---- Entries shown

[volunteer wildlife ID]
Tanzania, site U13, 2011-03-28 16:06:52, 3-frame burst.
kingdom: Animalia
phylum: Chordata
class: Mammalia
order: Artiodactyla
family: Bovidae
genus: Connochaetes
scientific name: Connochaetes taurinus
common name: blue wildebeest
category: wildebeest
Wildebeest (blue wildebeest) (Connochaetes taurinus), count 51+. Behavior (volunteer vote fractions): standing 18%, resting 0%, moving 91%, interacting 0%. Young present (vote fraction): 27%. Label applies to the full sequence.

--------

What you have to do →
Start at the line containing "family: Bovidae" and transcribe through the end of the entries. Please keep both ends and add nothing.

Task answer →
family: Bovidae
genus: Connochaetes
scientific name: Connochaetes taurinus
common name: blue wildebeest
category: wildebeest
Wildebeest (blue wildebeest) (Connochaetes taurinus), count 51+. Behavior (volunteer vote fractions): standing 18%, resting 0%, moving 91%, interacting 0%. Young present (vote fraction): 27%. Label applies to the full sequence.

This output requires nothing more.